The oldest survivor, a woman, sobbed “I survived because my body saved me. I was used by all the Nazis — I don’t know how many or how often, and I never had a man with love.” She cried, “That’s all!” and slumped back into her chair.

After several minutes of silence, the third survivor simply said that she was picked out of a group of girls and delivered to a camp official as his maid. He was kind to her, and she became his mistress until the war ended. She said that not all Nazis were the same and reminded us that the Bible (The Jewish Bible or Old Testament) is full of violence and cruelty as well as wonderful stories of justice and love.

After taking several breaths she said that she decided to go to her home in Poland. She couldn’t find it, it was gone! She learned that all the people were gone. Only after some time did she locate someone who knew where it had been, and they went there. All they could find were a few pieces of cement that had been part of the foundation of the bank. Nothing remained of the synagogue. For the next few years, she was in a fog of unbelief and loneliness. She couldn’t even remember how she got to the United States. She said, “I can’t say more!”

Again, there were several minutes of blessed silence broken only by quiet sobbing. I couldn’t think of a thing to say and just sat there with my eyes downcast. Time and schedules became unimportant. After what seemed like an hour of meditation the quiet voice of a middle-aged Jewish student who was a lawyer began a statement that I will try to recall as accurately as possible. I paraphrase him as follows:

“I think all humans have done acts of commission or omission which they regret. We have not had control of some of them, but others have been done with our willful consent. In my own case, my transgression may not have been near the enormity of what we have heard today, but it has bothered me, and I have kept it secret.”

“My parents were a professional couple, who provided us two children with all the benefits of American life. I had many friends and count myself to be a child of privilege. Despite that fact, one of my friends and I resented the few Christian boys who lived in our neighborhood. We knew their route home from the Catholic school and decided to waylay them on their way home.
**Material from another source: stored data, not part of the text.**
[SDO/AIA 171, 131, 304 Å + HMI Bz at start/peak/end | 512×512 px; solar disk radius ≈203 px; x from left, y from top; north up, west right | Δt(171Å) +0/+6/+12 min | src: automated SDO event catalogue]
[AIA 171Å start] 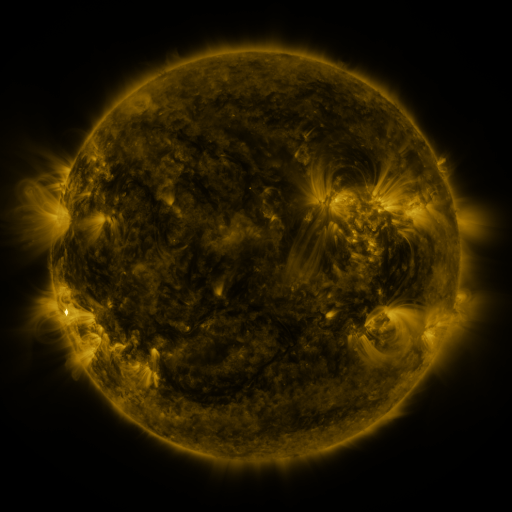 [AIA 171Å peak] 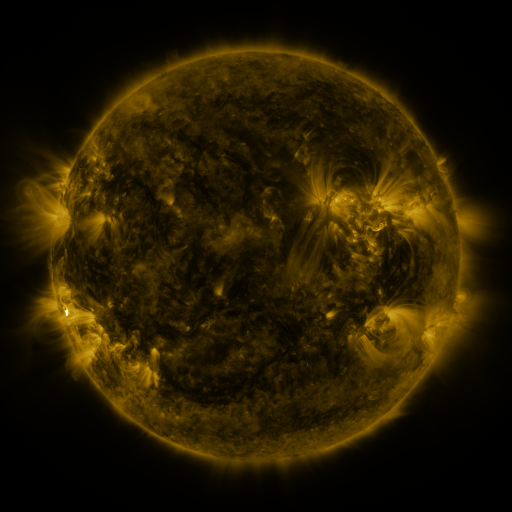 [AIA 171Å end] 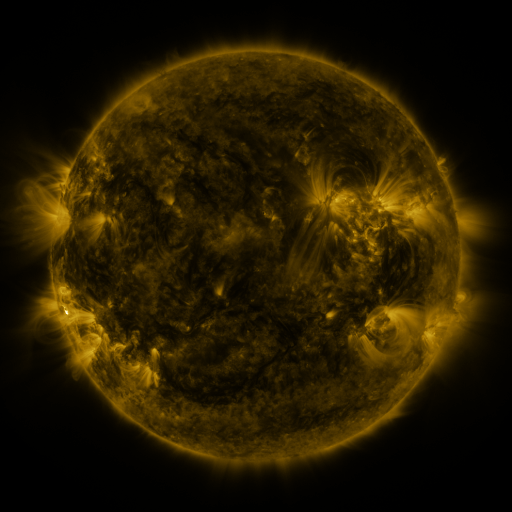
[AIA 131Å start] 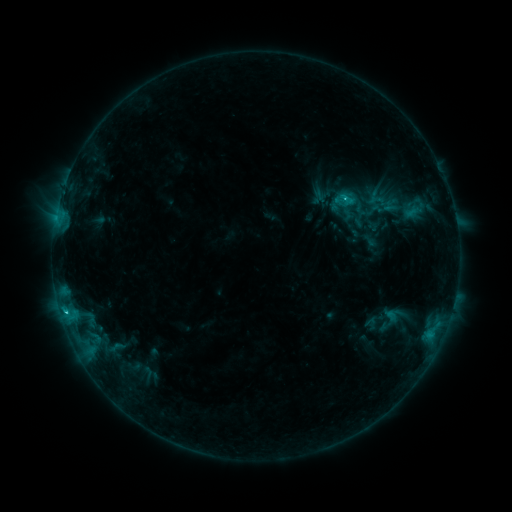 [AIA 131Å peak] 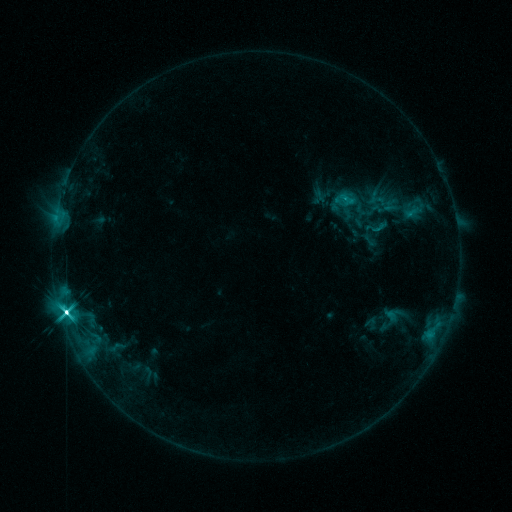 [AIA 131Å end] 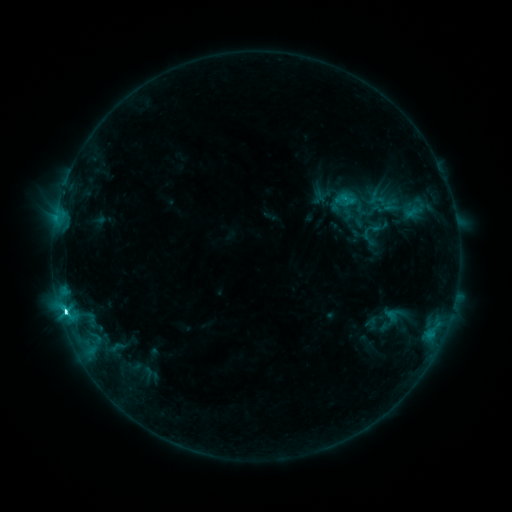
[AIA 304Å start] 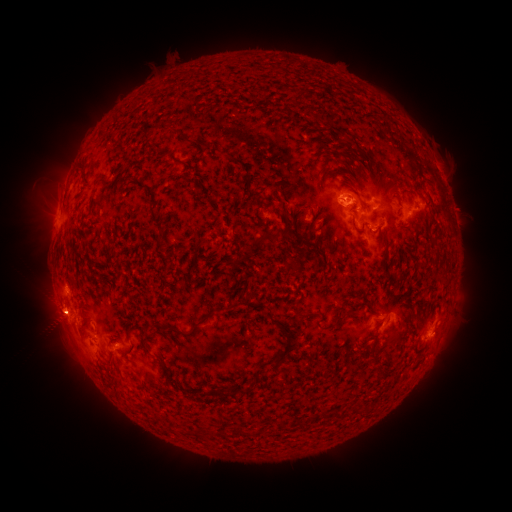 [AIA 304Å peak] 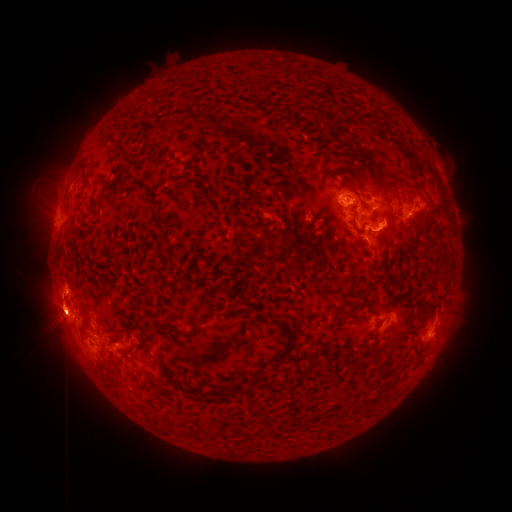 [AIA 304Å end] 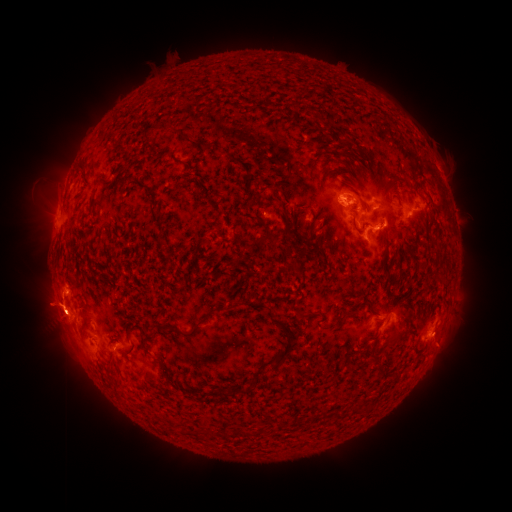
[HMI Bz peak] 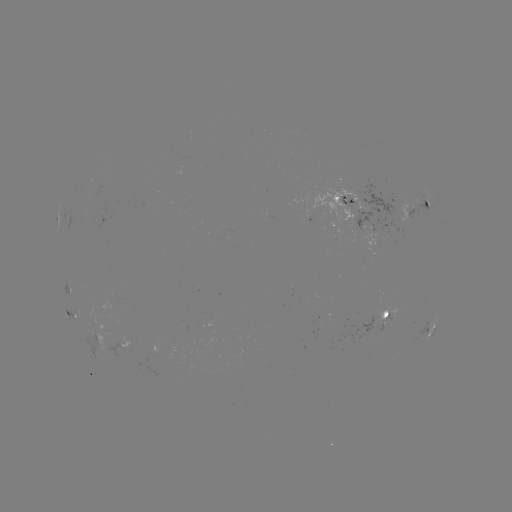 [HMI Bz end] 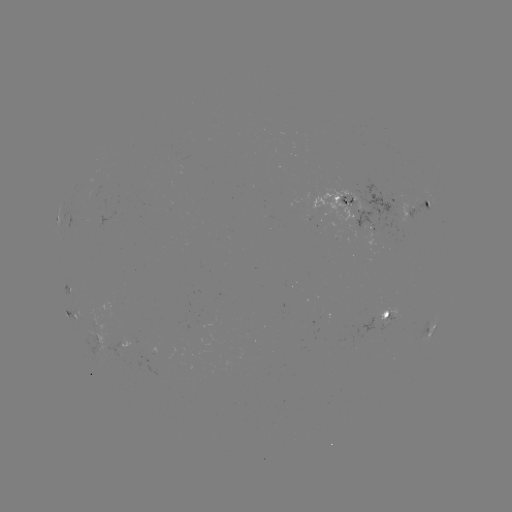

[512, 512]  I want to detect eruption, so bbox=[417, 293, 481, 384].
We chose boys smaller than we, and we stopped them and when they resisted we hit them and even broke the arm of one of them. We ran home and no one suspected us. To this day I have felt guilty about that incident, and I have tried to locate the boys to make amends for my behavior. I learned that they were Irish and that their family had moved away. My friend had also moved west, and I was left alone with my secret. Thanks to each of you for giving me this opportunity to tell you my secret. I guess I will feel love for you special people all my life. I can’t wait to get home to tell my wife and son.”

For a class which began on a somber note, it ended with laughter and joy. I dismissed the class, but they wouldn’t leave. They hugged and laughed and cried. It was like no other class I have ever been involved in. I really don’t know what happened! Perhaps they were celebrating the ending of the power of secrets or the closeness this special group developed by sharing them.

Our hotel where we met had already prepared dinner for us, so we decided to meet later for drinks and laughter. The party that night was lovely; we felt so close!

Over the years I have remembered that class and have concluded that the magic of that day was that we confronted our humanity face to face.

I am telling this story to share that unique time of pain and joy with my Beatitudes Campus family.

Paul Carpenter

Paul Carpenter was born in Colorado and lived there until he entered the military service at the end of World War II.